Charon logs are here:

It was too big to upload (315MB)

sinaowolabi · March 14, 2022, 7:27am

And Ive updated vyos to the latest, on both vms, (1.4-rolling-202203130618), and here are charon logs, outage-peer1.txt (76.7 KB)
outage-peer2.txt (115.8 KB)
from the outage experienced this morning and my attempts to manually reset the tunnel (using restart vpn and reset vpn ipsec-peer <peer ip> commands).

Also the VPN problems seem to occur daily around this time, and also during the afternoon, so about twice each day.

I would really appreciate any insights.

e.khudiyev · March 14, 2022, 1:28pm

@sinaowolabi try to use aes256gcm96 encryption with dh-group 19 or change dh-group to 20 with aes256gcm128 encryption algo. Here you could find compatibility table in strongswan documentation: IKEv2 Cipher Suites :: strongSwan Documentation

sinaowolabi · March 14, 2022, 2:50pm

Ok, I have changed aes256gcm128 to aes256gcm96 and have reset the tunnel.
Hoping this will help.

sinaowolabi · March 15, 2022, 8:21am

VPN died again, attaching sanitized logs from yesterday till this morning.
Hopefully some new insights can be obtained?

outage-peer1.txt (280.0 KB)
outage-peer2.txt (239.6 KB)

sinaowolabi · March 15, 2022, 8:52am

Oh just realized I flubbed the reconfiguration suggested (applied to esp and not to ike).
Regardless, I would appreciate any other tips.

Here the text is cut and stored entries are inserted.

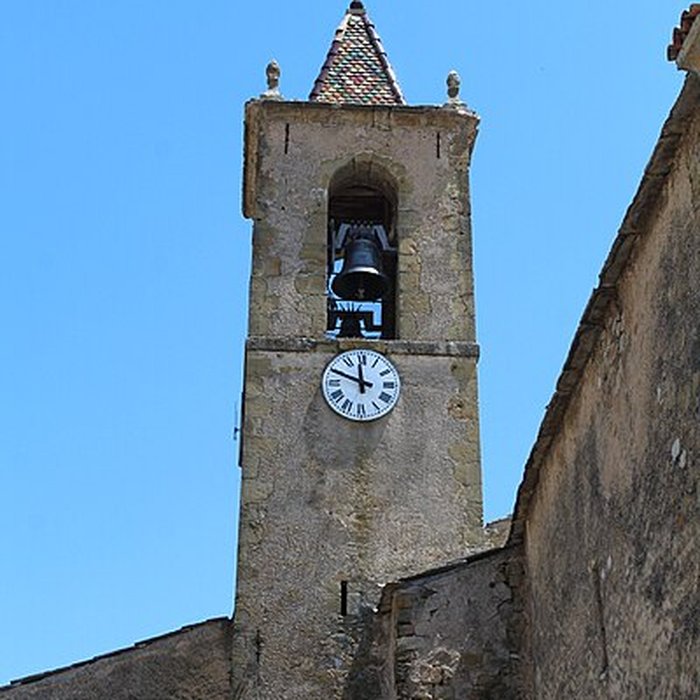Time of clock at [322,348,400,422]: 11:48
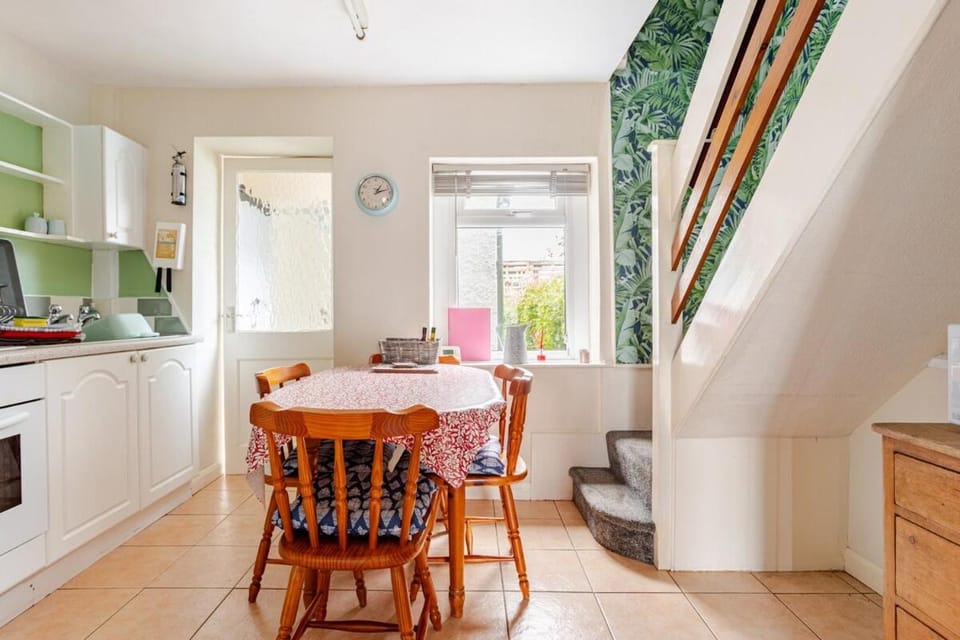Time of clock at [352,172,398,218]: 1:12
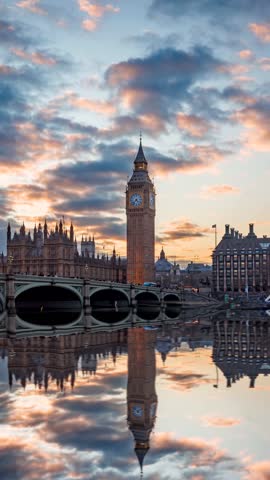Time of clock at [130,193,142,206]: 4:37
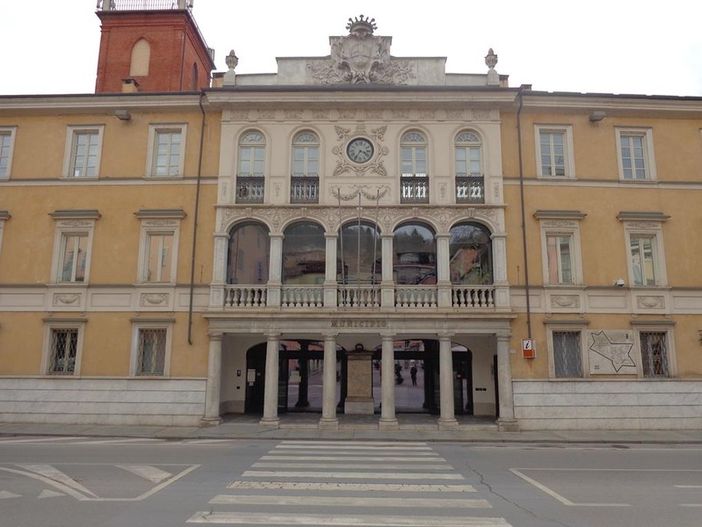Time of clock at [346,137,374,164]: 3:35
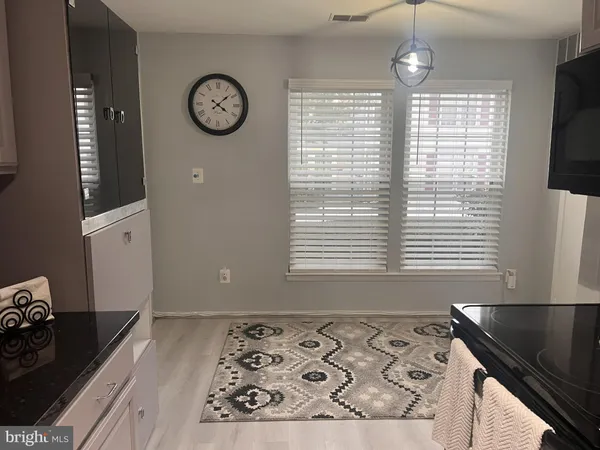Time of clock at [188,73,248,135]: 4:08
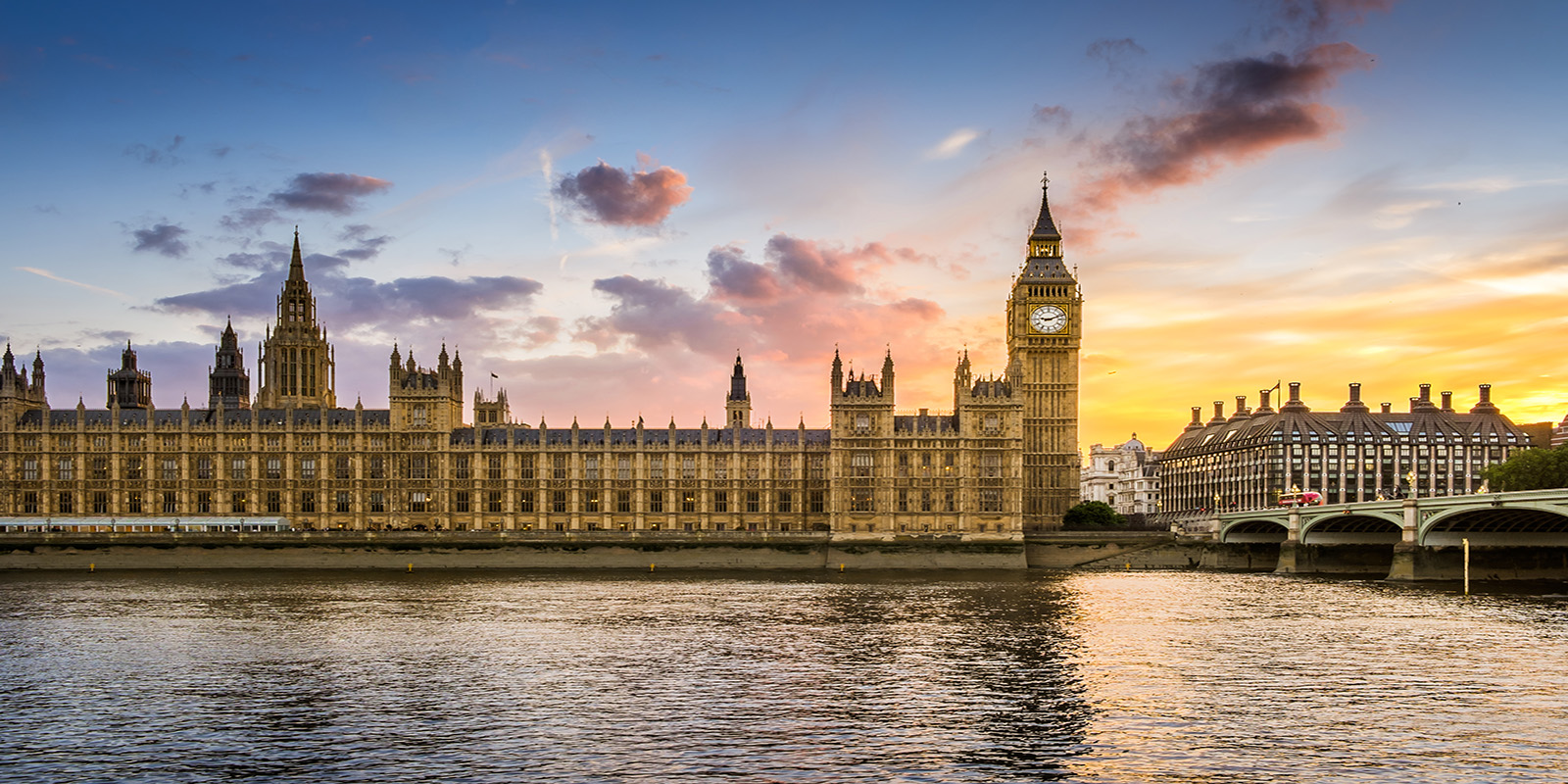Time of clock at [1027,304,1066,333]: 9:11
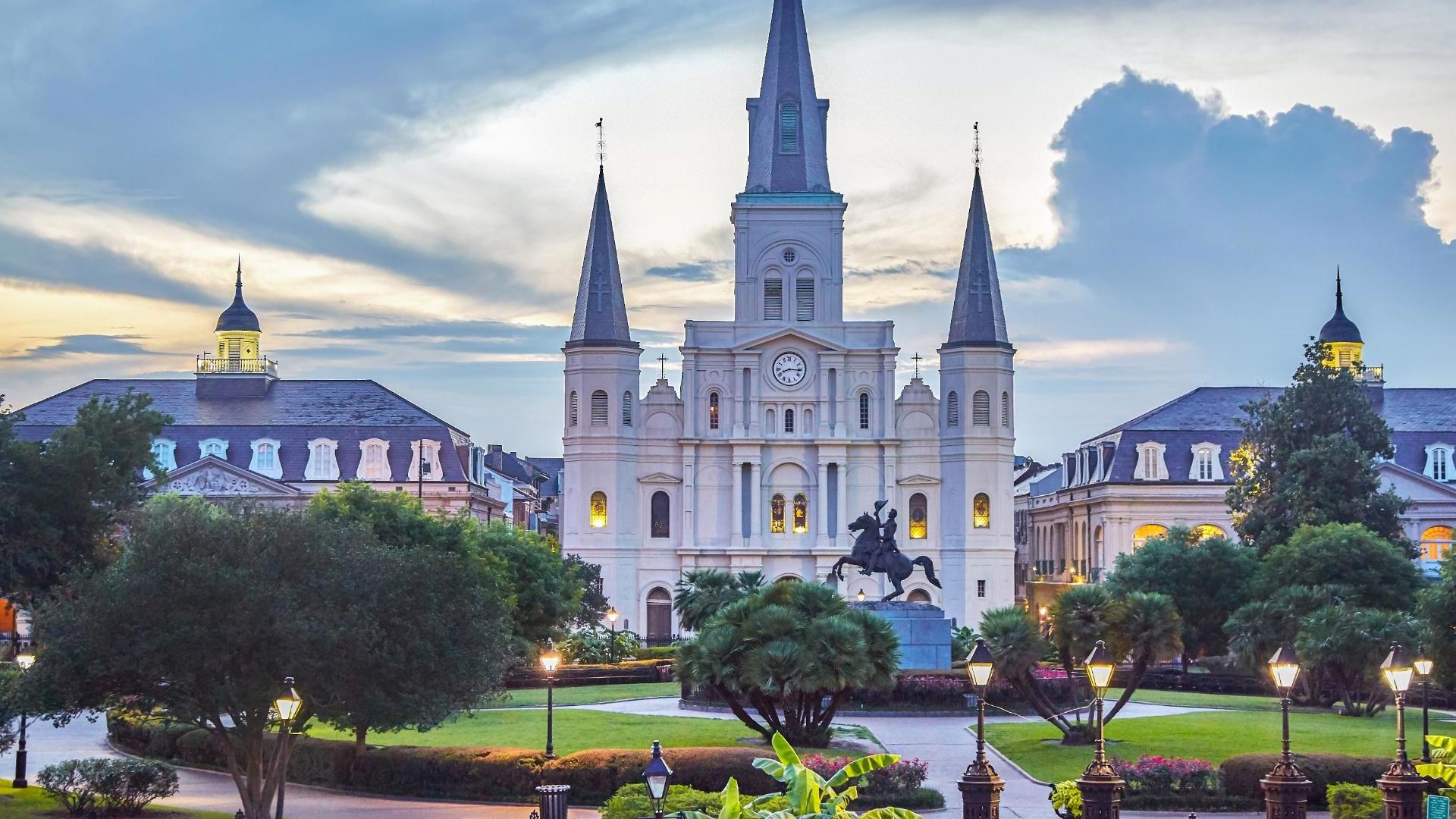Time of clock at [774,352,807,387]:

e.khudiyev · March 15, 2022, 8:52am

@sinaowolabi okay seems strange, maybe checking full logs may show something useful in this case. Also, try to specify one side as initiator and the other one as a responder under the vpn configuration. Mybe there are any connectivity issues between devices or something platform related? Try to check your setup with different rolling releases, that might also help.